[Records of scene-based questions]
"""

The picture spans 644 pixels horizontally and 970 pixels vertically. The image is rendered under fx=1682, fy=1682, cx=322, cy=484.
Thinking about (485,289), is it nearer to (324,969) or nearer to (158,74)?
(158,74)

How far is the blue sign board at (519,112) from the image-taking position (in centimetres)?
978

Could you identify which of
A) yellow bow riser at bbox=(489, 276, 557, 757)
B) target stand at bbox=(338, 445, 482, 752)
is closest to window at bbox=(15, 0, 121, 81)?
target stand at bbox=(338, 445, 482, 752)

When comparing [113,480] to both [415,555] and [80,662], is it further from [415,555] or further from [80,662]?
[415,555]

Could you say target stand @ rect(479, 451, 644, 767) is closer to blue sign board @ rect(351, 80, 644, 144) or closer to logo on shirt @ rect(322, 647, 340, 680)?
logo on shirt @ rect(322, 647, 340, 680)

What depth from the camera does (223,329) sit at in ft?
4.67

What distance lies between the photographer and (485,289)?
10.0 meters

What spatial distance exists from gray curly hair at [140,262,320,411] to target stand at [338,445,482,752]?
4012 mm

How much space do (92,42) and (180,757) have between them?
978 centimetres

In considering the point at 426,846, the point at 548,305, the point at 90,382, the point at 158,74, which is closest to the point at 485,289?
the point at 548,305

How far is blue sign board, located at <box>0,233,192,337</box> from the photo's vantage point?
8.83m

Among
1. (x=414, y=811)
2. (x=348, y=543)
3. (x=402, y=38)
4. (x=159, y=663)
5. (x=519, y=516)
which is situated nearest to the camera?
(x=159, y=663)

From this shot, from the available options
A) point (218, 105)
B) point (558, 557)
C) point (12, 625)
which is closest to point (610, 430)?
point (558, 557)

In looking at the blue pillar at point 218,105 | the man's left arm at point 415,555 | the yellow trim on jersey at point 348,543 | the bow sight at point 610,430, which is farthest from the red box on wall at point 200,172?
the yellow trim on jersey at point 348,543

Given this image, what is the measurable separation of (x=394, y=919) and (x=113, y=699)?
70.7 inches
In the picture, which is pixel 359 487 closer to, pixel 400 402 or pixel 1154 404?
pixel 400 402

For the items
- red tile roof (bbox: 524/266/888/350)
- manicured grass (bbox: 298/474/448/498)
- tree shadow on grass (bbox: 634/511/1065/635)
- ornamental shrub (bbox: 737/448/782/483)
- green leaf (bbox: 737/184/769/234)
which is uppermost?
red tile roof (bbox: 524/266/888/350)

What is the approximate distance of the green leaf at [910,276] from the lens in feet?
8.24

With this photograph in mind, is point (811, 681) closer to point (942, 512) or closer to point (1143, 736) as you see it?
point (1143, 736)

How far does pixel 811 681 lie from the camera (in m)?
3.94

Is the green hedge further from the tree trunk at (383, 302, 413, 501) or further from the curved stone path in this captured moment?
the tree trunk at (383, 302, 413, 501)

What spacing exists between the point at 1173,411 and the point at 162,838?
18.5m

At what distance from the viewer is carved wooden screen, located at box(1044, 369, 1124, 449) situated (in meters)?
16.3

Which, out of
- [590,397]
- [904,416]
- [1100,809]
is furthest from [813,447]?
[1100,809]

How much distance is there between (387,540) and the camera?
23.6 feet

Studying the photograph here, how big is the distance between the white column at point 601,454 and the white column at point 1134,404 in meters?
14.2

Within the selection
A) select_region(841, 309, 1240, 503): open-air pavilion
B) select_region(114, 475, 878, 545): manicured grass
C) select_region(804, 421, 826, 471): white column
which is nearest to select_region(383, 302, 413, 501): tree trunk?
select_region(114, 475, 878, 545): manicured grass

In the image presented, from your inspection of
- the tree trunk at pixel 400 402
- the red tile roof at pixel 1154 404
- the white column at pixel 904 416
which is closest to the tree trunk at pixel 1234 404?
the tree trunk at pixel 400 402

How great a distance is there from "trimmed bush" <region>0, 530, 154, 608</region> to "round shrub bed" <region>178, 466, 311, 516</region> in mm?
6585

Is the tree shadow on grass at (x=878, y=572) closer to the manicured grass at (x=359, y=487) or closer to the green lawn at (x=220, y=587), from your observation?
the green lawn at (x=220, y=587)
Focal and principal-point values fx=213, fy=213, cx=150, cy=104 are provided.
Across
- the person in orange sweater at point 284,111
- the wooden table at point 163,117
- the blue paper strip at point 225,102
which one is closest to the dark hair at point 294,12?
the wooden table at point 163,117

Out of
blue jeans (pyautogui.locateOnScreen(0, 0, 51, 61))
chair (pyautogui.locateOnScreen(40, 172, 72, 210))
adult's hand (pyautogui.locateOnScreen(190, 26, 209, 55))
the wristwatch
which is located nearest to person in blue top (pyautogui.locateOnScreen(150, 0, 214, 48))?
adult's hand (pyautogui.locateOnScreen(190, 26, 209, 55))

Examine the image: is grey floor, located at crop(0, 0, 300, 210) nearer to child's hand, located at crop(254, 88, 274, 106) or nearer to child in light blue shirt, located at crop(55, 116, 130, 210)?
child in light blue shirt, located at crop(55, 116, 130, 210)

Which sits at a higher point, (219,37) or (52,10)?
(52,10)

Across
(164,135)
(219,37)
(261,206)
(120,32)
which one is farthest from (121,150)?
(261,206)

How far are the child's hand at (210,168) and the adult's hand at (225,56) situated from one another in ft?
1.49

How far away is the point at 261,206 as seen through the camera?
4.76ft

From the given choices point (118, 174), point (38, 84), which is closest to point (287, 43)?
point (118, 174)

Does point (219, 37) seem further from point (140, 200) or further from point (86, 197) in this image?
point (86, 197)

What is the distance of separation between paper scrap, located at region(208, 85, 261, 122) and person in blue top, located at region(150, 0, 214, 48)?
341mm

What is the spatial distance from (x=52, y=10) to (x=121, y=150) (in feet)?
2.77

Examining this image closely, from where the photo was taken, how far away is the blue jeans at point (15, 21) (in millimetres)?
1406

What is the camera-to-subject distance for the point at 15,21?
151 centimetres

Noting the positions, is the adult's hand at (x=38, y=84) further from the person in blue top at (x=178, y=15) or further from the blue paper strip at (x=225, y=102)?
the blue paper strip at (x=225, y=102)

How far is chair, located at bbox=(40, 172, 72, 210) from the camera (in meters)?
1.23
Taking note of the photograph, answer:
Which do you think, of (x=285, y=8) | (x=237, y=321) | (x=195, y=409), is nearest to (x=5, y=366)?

"""

### WHAT TO DO
Repeat, exactly and only, the lines above from the one containing "Examine the image: is" through the end of the material.

### RESULT OF THIS EXERCISE
Examine the image: is grey floor, located at crop(0, 0, 300, 210) nearer to child's hand, located at crop(254, 88, 274, 106) or nearer to child in light blue shirt, located at crop(55, 116, 130, 210)?
child in light blue shirt, located at crop(55, 116, 130, 210)

Which sits at a higher point, (219,37) or (52,10)?
(52,10)

Across
(164,135)
(219,37)
(261,206)
(120,32)
which one is farthest from (121,150)?
(261,206)

How far are the child's hand at (210,168) and the adult's hand at (225,56) situated from one another in ft?
1.49

How far away is the point at 261,206 as seen through the camera?
4.76ft

From the given choices point (118, 174), point (38, 84), which is closest to point (287, 43)?
point (118, 174)

Does point (219, 37) seem further from point (140, 200) or further from point (86, 197) in this image?
point (86, 197)

What is the distance of separation between paper scrap, located at region(208, 85, 261, 122) and person in blue top, located at region(150, 0, 214, 48)?
341mm

What is the spatial distance from (x=52, y=10) to (x=121, y=150) (in feet)?
2.77

Examining this image closely, from where the photo was taken, how far away is the blue jeans at point (15, 21) (in millimetres)?
1406

What is the camera-to-subject distance for the point at 15,21?
151 centimetres

Noting the positions, is the adult's hand at (x=38, y=84) further from the person in blue top at (x=178, y=15) or further from the blue paper strip at (x=225, y=102)?
the blue paper strip at (x=225, y=102)

How far is chair, located at bbox=(40, 172, 72, 210) from the camera (in meters)?
1.23
Taking note of the photograph, answer:
Which do you think, of (x=285, y=8) | (x=237, y=321) | (x=195, y=409), is nearest to (x=5, y=366)?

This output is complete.